** Opening EXCERPTED PASSAGE block **
Authors: Maxime Crochemore, Costas S. Iliopoulos, Jakub Radoszewski, Wojciech Rytter, Juliusz Straszyński, Tomasz Waleń, and Wiktor Zuba

Published in: LIPIcs, Volume 223, 33rd Annual Symposium on Combinatorial Pattern Matching (CPM 2022)


Abstract
We show that lengths of shortest covers of all rotations of a length-n string over an integer alphabet can be computed in 𝒪(n) time in the word-RAM model, thus improving an 𝒪(n log n)-time algorithm from Crochemore et al. (Theor. Comput. Sci., 2021). Similarly as Crochemore et al., we use a relation of covers of rotations of a string S to seeds and squares in S³. The crucial parameter of a string S is the number ξ(S) of primitive covers of all rotations of S. We show first that the time complexity of the algorithm from Crochemore et al. can be slightly improved which results in time complexity Θ(ξ(S)). However, we also show that in the worst case ξ(S) is Ω(|S|log |S|). This is the main difficulty in obtaining a linear time algorithm. We overcome it and obtain yet another application of runs in strings.
** Closing EXCERPTED PASSAGE block **
** Opening INFORMATION SUPPLIED block **
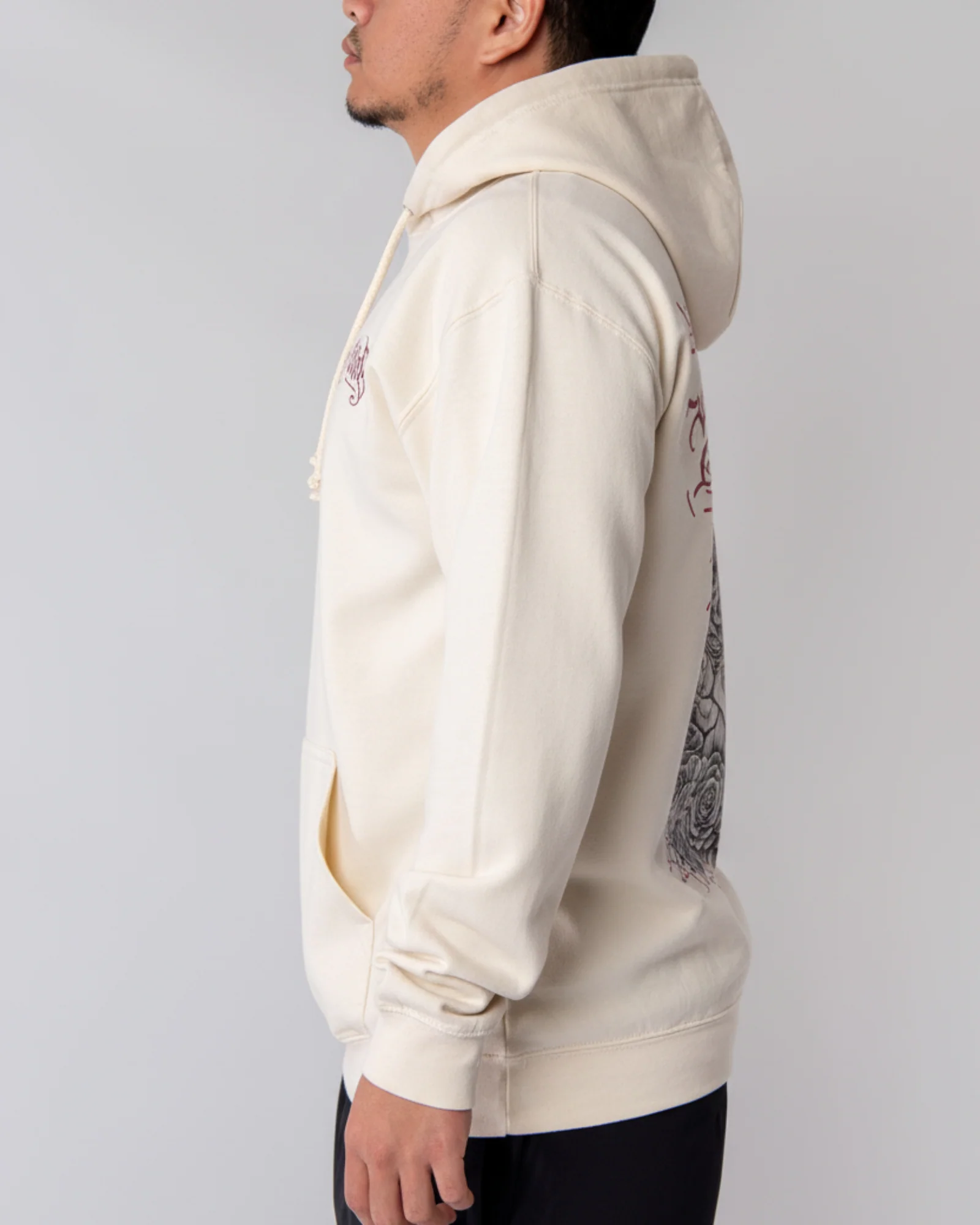 PURA VIDA FLEECE HOODIE - Image 3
** Closing INFORMATION SUPPLIED block **
→ **EXERCISES**
A – Please list every author named in the shortest-covers paper entry.
B – Answer these questions from the shortest-covers paper entry:
(i) Which LIPIcs volume published it?
(ii) In what time can the lengths of shortest covers of all rotations be computed in the word-RAM model?
(iii) What is the worst-case bound on ξ(S)?
The material comes from a different source than the text.

→ **SOLVED TASKS**
A – Maxime Crochemore, Costas S. Iliopoulos, Jakub Radoszewski, Wojciech Rytter, Juliusz Straszyński, Tomasz Waleń, Wiktor Zuba

B –
(i) Volume 223
(ii) 𝒪(n) time
(iii) Ω(|S|log |S|)